- **What this task involves**
Starting at the line that holds "other way around?", set down each line through the end of the listing, exactly as written and with nothing added.

- **Spatial data with pictures**
————

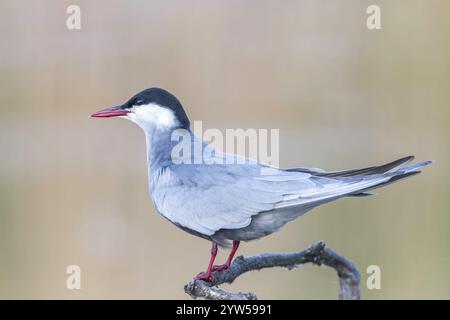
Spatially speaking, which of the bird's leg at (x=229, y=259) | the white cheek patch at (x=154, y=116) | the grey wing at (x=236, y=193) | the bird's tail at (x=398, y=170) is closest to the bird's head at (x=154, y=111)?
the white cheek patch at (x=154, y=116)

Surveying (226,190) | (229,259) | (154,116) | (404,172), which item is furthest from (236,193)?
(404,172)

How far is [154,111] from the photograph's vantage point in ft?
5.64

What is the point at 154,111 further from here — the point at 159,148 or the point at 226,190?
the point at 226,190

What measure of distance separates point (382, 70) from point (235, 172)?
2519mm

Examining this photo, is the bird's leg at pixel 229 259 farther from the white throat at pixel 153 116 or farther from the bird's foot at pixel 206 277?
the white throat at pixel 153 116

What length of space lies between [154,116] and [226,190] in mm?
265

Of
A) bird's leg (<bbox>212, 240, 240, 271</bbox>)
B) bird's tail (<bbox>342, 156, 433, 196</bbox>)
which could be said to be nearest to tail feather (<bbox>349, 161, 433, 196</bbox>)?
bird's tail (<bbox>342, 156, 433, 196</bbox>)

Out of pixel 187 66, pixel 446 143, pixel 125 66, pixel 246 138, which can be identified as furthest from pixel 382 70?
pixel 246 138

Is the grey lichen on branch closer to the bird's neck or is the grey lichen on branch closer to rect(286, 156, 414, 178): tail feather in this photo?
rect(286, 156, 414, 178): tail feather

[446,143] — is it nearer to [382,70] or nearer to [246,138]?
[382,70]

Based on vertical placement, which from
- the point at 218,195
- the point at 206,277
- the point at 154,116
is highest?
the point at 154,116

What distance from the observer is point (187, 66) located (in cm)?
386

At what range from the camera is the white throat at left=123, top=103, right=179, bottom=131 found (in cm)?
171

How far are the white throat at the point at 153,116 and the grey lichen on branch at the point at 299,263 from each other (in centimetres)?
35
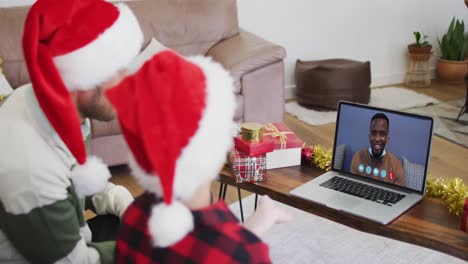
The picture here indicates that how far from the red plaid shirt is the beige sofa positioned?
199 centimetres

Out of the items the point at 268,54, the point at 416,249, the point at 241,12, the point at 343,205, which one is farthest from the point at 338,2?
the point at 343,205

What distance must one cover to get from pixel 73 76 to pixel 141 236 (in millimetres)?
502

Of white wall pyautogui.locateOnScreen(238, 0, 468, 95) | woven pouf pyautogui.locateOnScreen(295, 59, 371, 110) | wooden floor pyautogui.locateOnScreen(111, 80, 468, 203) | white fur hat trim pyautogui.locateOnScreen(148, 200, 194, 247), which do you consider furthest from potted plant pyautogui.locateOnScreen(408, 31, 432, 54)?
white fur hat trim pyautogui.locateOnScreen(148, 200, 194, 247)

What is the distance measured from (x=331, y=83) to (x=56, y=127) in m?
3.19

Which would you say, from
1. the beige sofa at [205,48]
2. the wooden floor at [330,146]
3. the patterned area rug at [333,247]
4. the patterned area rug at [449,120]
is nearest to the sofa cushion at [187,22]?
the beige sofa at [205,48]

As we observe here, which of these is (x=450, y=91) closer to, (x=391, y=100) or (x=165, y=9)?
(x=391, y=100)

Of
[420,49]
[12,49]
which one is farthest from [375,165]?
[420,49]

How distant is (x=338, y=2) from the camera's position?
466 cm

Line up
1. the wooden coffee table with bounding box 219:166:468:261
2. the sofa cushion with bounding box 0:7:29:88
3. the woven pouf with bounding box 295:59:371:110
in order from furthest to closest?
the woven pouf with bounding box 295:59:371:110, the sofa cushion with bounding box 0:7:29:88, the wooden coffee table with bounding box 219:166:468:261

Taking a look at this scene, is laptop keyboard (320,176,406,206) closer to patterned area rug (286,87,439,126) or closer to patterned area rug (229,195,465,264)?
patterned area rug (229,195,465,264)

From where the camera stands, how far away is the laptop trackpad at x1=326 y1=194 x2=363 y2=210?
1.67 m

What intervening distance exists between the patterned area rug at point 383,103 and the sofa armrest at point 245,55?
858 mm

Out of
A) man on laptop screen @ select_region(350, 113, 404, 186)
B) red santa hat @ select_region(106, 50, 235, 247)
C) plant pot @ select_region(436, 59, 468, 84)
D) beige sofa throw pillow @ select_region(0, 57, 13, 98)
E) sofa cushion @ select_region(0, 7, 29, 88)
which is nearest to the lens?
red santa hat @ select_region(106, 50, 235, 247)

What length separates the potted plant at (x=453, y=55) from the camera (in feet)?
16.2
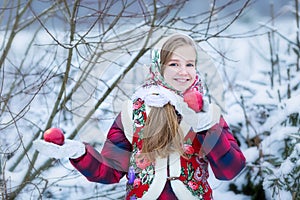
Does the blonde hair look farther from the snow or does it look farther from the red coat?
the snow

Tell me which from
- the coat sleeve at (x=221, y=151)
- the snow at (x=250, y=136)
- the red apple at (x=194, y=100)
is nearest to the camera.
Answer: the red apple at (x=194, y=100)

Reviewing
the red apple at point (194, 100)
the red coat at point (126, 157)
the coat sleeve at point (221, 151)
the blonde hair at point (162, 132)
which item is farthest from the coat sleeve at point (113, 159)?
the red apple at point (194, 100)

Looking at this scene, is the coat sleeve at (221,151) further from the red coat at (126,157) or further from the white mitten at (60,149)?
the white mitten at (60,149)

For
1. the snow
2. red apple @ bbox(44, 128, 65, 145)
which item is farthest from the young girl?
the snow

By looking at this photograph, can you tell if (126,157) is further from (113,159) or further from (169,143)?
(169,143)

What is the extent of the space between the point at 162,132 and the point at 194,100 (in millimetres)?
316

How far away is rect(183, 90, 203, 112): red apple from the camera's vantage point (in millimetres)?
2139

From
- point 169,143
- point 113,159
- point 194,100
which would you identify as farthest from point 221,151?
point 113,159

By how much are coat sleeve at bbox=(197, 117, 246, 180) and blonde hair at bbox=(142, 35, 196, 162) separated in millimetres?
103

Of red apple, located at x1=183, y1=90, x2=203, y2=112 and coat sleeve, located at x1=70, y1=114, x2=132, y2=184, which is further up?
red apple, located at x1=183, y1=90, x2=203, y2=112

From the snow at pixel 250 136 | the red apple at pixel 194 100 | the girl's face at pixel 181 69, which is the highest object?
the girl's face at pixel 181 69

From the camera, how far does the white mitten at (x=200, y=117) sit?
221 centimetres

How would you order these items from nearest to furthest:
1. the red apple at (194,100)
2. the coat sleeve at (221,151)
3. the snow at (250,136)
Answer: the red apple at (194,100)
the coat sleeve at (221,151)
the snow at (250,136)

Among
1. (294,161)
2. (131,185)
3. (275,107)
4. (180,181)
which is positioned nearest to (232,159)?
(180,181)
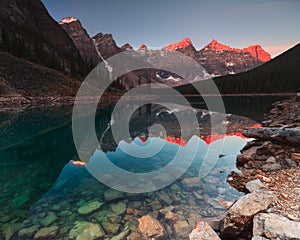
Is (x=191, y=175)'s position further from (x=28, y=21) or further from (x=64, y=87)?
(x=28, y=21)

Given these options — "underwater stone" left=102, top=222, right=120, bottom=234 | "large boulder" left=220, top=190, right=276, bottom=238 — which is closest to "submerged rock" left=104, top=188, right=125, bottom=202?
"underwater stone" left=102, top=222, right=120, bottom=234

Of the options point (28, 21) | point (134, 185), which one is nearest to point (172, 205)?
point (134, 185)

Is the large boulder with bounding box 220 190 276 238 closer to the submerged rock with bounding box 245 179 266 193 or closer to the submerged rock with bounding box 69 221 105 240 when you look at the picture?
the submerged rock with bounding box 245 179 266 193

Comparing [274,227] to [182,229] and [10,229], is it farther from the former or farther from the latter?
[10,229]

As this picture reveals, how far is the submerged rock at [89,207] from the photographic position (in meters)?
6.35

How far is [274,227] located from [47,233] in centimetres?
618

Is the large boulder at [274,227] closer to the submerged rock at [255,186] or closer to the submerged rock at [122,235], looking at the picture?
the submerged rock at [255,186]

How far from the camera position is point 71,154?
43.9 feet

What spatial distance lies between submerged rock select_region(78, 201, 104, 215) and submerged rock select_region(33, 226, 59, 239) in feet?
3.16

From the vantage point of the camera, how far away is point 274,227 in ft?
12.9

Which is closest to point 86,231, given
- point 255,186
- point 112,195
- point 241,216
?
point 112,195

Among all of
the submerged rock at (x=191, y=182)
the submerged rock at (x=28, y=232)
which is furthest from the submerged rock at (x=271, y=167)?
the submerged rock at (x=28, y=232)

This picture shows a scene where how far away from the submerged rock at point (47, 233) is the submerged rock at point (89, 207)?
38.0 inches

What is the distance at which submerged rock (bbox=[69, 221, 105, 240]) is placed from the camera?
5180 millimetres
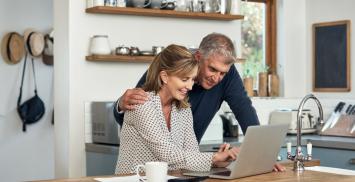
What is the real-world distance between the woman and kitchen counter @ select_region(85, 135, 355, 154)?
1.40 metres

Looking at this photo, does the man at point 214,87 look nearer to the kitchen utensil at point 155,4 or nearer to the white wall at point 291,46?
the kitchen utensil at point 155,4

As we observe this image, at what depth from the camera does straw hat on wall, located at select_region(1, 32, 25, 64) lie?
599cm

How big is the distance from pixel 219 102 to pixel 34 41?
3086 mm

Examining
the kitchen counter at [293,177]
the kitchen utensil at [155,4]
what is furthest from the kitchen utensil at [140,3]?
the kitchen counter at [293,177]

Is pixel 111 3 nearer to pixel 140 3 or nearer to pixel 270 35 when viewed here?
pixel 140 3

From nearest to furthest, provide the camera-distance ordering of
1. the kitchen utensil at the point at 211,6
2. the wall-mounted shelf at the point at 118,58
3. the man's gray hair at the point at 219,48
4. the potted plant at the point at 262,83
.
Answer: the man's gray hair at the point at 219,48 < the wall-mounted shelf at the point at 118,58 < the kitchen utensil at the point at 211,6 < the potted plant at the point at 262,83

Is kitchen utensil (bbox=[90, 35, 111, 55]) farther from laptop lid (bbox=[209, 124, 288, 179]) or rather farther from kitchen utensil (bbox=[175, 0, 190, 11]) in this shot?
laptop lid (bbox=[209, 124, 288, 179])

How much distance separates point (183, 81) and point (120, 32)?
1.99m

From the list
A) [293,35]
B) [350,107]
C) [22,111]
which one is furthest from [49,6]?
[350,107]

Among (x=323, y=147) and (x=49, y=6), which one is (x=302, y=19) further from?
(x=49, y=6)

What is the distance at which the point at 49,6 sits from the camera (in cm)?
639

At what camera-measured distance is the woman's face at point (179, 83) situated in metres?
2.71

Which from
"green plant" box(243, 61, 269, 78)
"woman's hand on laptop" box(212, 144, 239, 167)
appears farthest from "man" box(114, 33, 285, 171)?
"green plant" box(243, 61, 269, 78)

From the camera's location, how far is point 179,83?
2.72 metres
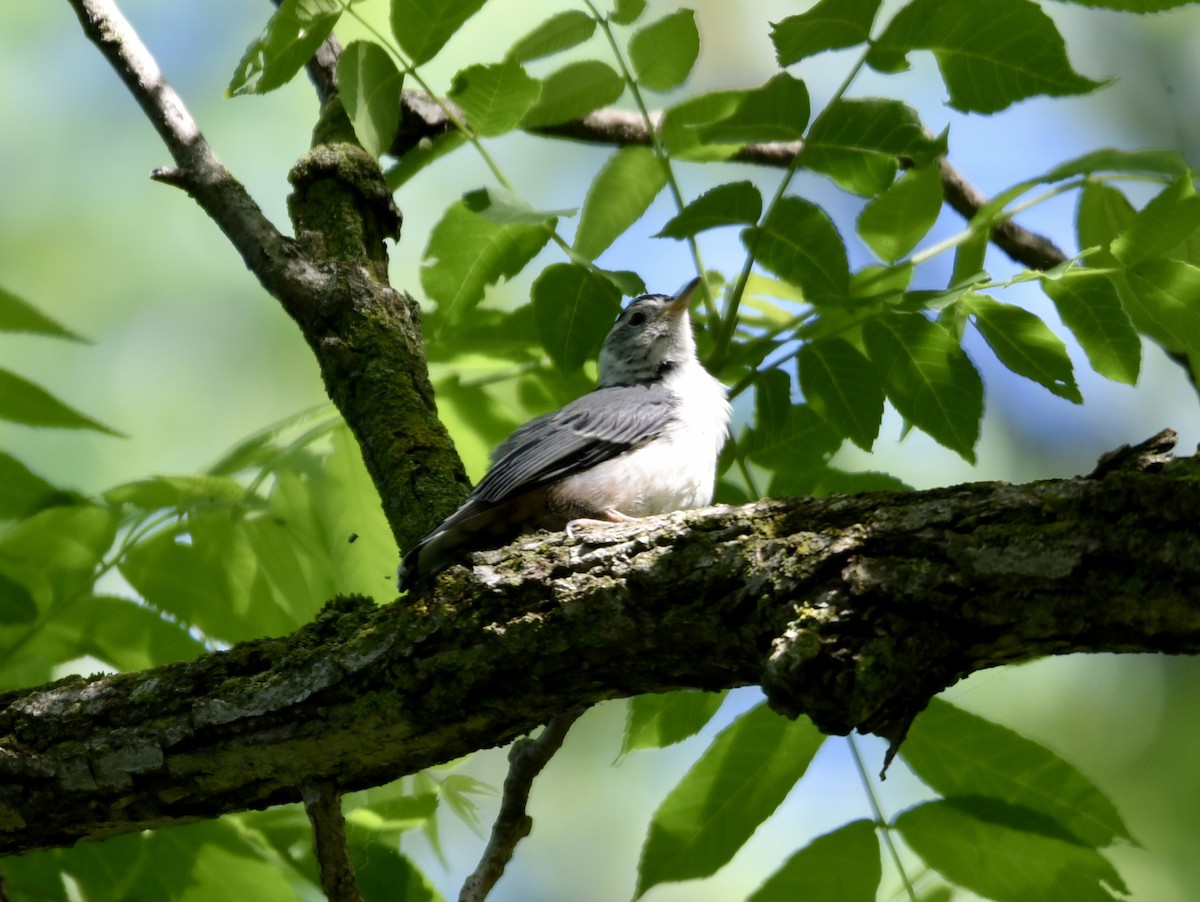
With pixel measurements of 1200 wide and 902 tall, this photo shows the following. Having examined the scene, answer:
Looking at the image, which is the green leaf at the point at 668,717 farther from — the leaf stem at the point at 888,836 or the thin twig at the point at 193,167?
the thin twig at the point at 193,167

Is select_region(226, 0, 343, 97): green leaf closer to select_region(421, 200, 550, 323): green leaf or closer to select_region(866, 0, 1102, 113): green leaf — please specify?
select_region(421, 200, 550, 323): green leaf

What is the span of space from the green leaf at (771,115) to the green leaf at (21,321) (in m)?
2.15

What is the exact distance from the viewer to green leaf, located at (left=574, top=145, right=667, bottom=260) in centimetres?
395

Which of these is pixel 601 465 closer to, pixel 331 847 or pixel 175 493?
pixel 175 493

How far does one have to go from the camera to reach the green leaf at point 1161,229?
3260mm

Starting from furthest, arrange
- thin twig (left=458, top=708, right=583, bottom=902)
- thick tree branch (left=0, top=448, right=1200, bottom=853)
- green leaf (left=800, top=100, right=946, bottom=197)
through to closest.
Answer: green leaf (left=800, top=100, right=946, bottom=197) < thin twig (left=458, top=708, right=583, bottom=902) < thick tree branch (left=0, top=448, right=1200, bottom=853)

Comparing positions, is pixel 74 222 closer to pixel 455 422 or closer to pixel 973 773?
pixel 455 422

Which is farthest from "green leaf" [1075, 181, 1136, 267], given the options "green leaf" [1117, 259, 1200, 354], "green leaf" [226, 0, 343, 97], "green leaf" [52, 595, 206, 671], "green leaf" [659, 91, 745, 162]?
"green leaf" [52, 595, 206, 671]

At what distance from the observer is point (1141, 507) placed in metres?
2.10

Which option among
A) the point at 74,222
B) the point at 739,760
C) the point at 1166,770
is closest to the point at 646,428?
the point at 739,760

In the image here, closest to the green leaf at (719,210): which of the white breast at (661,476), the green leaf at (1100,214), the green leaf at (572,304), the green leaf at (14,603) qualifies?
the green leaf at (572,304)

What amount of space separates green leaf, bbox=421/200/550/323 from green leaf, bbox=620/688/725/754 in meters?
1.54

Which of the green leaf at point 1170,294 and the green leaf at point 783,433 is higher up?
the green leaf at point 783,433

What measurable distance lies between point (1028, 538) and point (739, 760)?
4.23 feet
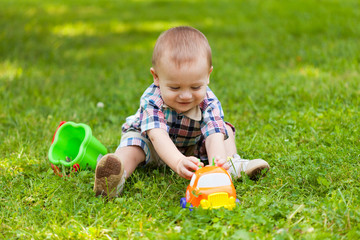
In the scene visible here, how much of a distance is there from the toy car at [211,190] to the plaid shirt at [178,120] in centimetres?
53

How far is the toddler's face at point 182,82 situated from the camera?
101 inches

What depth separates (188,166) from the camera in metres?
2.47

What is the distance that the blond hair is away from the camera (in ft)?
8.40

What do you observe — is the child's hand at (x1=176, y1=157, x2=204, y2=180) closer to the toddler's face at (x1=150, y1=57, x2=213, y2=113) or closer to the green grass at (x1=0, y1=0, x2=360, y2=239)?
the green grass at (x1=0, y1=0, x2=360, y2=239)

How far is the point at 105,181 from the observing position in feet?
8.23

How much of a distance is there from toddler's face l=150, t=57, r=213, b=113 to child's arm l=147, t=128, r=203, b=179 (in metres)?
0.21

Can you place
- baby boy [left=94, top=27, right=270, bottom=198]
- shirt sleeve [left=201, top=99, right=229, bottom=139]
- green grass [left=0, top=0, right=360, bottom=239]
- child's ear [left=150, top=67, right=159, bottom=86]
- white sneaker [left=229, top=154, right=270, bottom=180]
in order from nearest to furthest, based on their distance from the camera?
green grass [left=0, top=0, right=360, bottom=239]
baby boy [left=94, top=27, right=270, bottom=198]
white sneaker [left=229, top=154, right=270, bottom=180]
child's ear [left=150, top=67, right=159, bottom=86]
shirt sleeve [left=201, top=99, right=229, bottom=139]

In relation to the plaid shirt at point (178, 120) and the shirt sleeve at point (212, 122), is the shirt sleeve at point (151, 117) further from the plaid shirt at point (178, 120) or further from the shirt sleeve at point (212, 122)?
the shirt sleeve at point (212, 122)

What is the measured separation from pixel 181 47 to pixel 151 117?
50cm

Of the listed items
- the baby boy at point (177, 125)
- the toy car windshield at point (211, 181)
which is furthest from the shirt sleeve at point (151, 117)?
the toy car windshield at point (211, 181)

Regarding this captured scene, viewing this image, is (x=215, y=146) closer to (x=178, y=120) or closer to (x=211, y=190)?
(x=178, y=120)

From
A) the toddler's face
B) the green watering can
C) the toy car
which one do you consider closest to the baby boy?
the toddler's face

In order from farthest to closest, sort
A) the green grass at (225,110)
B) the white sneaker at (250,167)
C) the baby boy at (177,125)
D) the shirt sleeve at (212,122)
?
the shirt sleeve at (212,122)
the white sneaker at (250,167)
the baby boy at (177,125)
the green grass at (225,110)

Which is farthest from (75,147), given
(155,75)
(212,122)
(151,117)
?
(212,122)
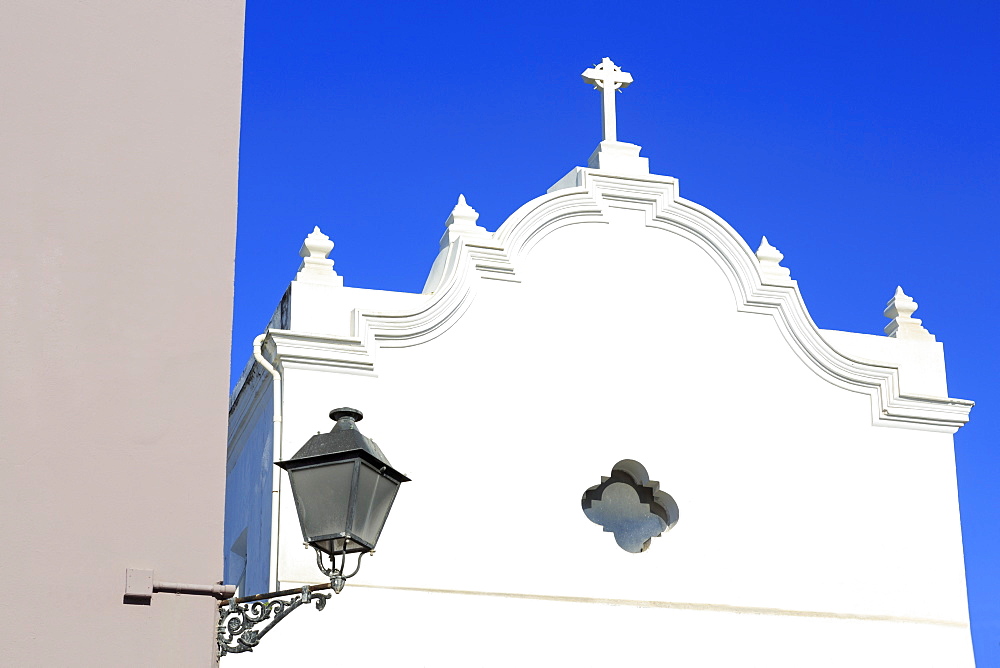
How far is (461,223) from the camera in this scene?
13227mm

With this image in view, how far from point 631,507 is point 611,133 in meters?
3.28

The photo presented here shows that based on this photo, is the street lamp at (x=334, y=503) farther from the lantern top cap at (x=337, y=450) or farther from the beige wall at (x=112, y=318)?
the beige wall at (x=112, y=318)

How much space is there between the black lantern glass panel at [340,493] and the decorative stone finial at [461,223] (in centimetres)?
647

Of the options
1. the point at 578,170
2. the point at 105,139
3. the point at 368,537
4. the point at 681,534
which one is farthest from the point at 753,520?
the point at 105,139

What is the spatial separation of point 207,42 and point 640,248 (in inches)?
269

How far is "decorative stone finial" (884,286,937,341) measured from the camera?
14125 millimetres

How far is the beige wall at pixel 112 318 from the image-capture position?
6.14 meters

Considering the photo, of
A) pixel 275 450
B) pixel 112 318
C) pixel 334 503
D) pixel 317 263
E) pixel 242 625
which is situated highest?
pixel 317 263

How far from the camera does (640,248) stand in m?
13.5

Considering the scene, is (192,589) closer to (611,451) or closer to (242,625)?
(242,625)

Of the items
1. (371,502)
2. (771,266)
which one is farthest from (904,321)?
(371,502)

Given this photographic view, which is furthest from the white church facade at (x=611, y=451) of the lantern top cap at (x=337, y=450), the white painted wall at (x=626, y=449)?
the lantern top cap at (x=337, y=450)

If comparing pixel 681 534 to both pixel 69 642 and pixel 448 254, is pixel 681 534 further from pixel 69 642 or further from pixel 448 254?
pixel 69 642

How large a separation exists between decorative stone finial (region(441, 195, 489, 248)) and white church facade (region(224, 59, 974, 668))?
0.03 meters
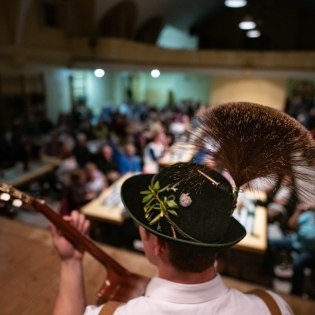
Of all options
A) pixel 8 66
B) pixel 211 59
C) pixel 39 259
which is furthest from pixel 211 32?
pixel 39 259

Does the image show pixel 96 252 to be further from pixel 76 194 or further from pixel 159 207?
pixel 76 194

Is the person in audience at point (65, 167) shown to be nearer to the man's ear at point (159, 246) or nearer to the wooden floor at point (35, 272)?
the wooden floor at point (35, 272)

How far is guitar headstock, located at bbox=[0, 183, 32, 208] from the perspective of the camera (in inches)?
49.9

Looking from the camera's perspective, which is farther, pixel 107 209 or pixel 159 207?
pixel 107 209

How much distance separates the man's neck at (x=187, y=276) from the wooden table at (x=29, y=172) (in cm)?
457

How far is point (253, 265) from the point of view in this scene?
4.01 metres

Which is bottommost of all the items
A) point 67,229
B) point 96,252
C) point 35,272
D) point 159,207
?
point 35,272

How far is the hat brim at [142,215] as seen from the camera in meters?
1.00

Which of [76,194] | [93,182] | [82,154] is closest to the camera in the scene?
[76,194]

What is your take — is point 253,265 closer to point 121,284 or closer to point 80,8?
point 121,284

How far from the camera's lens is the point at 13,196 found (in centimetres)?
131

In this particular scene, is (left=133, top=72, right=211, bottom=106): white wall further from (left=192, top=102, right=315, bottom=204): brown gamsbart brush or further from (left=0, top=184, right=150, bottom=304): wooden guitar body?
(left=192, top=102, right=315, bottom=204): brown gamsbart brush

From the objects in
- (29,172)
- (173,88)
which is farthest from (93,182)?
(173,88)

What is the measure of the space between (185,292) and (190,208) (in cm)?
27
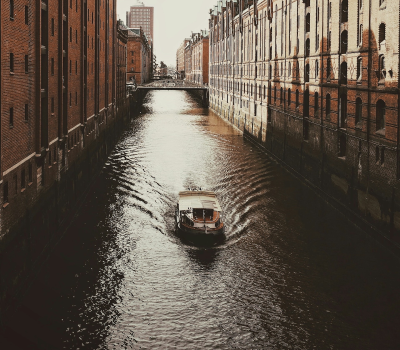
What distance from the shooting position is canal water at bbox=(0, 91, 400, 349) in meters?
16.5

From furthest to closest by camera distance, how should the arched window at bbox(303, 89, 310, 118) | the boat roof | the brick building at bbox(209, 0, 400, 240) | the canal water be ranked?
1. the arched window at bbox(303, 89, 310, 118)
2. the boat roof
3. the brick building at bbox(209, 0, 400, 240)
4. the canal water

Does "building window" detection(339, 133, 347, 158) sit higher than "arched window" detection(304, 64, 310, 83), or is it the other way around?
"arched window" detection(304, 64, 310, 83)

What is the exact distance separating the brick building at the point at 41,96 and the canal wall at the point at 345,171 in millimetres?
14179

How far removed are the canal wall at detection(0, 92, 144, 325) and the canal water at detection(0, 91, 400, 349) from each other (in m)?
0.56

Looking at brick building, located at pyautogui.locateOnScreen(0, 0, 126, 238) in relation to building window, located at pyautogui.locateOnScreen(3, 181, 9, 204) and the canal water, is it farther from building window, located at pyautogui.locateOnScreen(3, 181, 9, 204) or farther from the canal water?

————

- **Response below**
Does "building window" detection(339, 133, 347, 158) sit higher than "arched window" detection(304, 64, 310, 83), or is it the other way around?
"arched window" detection(304, 64, 310, 83)

What is the exact distance separating the brick building at the point at 41,96 and the canal wall at the point at 345,171 in millimetres?
14179

How far removed are the canal wall at detection(0, 92, 144, 325) and the canal water at detection(0, 91, 400, 349) from each other (in m)?
0.56

Looking at brick building, located at pyautogui.locateOnScreen(0, 0, 126, 238) in relation to building window, located at pyautogui.locateOnScreen(3, 181, 9, 204) and the canal water, is it farther from building window, located at pyautogui.locateOnScreen(3, 181, 9, 204) or farther from the canal water?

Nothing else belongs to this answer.